IKIN, a startup based in San Diego, is working to create three-dimensional displays through a new device that attaches to smartphones. Known as the RYZ (pronounced “rise”), the accessory features a patented lens, explains founder and Chief Technology Officer Taylor Scott. To a viewer looking through the portal, full-color objects appear against the real-world background.
Leveraging advanced AI algorithms, the device keys in on a user’s eyes and other cues not only to simulate stereoscopic depth but also to merge the photons coming from the background environment with the light being projected to the user’s retinas. This “additive processing” allows the system to continuously adjust an image in real time to compensate for the brightness and color of objects behind the image, says Scott.
“We track the environment around you and use that light that’s coming toward your eyes already and add to it to create the image that we want,” Scott says, adding that the device can be used in broad daylight, unlike most goggle-based systems and stage productions. Users can manipulate the high-resolution depth fields by touching the glasslike window, and multiple users can view different perspectives of the images depending on their position relative to the device.
Scott foresees a litany of applications for the tech, ranging from immersive video communications to advanced medical imaging techniques, such as brain scans and echocardiograms.
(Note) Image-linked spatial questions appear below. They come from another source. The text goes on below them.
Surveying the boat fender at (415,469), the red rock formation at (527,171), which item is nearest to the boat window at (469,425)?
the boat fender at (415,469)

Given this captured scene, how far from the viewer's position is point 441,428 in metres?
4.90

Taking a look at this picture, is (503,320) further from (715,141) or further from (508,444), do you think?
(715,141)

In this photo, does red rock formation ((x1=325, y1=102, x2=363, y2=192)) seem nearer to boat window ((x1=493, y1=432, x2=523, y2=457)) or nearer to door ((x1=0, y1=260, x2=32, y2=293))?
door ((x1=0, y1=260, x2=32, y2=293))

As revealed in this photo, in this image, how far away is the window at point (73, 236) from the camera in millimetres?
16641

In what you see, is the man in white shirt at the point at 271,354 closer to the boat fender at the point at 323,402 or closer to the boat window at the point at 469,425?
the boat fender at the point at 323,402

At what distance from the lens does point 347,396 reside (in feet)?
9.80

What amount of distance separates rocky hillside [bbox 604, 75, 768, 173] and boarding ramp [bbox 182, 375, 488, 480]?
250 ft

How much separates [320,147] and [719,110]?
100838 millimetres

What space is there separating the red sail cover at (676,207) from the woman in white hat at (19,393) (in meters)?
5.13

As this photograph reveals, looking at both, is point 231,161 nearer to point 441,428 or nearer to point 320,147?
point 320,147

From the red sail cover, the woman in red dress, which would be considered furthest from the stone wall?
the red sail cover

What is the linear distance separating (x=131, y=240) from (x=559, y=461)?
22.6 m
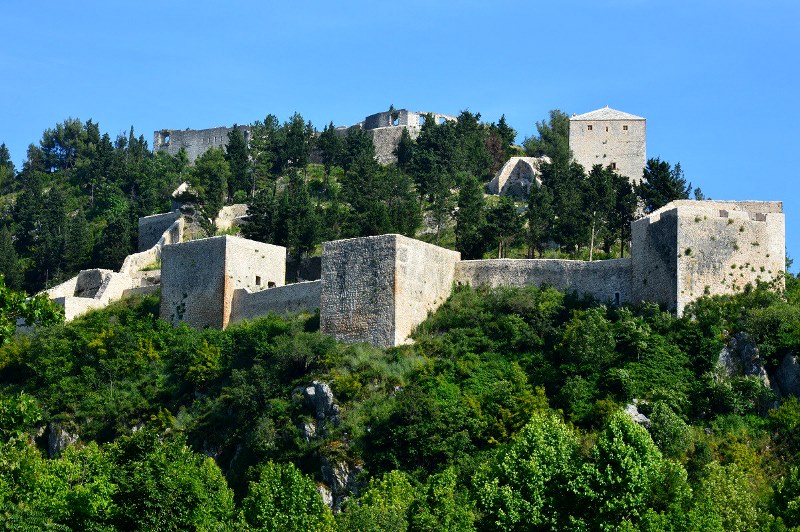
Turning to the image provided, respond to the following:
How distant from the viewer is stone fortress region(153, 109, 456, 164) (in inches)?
2744

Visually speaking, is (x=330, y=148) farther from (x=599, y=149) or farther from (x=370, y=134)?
(x=599, y=149)

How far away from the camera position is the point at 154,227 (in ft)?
200

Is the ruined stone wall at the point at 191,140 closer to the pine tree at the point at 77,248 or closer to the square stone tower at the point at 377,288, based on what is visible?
the pine tree at the point at 77,248

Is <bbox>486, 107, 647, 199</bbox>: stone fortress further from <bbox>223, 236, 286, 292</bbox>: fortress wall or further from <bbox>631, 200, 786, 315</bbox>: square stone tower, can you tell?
<bbox>631, 200, 786, 315</bbox>: square stone tower

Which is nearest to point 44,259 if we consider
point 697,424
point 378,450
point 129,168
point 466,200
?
point 129,168

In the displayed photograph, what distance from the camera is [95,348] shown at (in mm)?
47812

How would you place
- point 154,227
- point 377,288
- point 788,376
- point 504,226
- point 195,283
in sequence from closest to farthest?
point 788,376
point 377,288
point 195,283
point 504,226
point 154,227

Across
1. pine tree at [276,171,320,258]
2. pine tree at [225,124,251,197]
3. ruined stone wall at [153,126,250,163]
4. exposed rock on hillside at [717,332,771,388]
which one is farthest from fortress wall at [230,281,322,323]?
ruined stone wall at [153,126,250,163]

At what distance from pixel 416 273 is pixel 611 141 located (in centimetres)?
1895

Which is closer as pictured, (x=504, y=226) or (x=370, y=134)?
(x=504, y=226)

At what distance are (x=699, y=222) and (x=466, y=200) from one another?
12239 mm

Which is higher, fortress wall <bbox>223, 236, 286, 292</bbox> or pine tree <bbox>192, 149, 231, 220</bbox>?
pine tree <bbox>192, 149, 231, 220</bbox>

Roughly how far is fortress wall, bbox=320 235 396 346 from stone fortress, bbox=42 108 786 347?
0.03 m

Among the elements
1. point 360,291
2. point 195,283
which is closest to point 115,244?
point 195,283
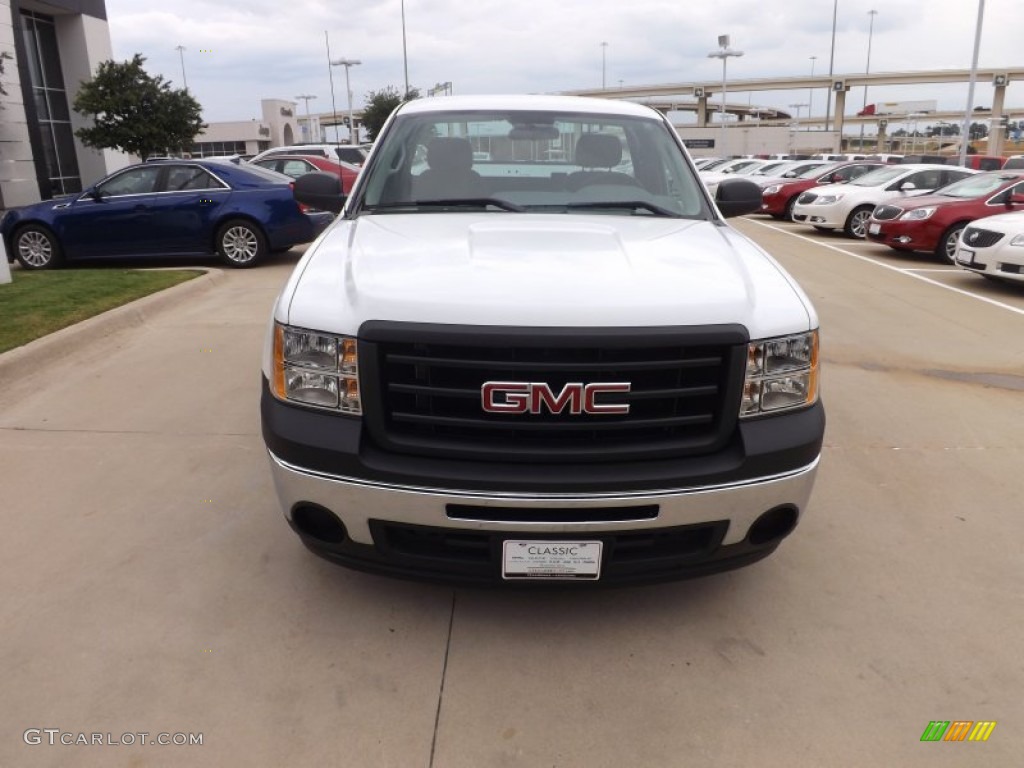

Software developers will be able to create content for the device, while the RYZ app will enable users to play games and convert their existing digital images and videos into depth fields. “We’re providing consumers the ability to take all of their memories and relive them in a hologram,” Scott says.
Although the laws of physics will likely prevent technologists from generating Leia-like projections anytime soon, advances in volumetric display technologies are sure to bring increasingly compelling approaches into the mainstream.
For example, you might see this technology used in video games. And while IKIN has made a concerted effort to not get pigeonholed into the gaming space, video games are in the startup’s DNA. Scott is an avid gamer; in fact, the impetus for the display device was a longing to immerse himself in the world of one of his favorite console games. “The whole reason I invented this system is because I wanted to play Legend of Zelda in a hologram,” Scott says. “I love Zelda.”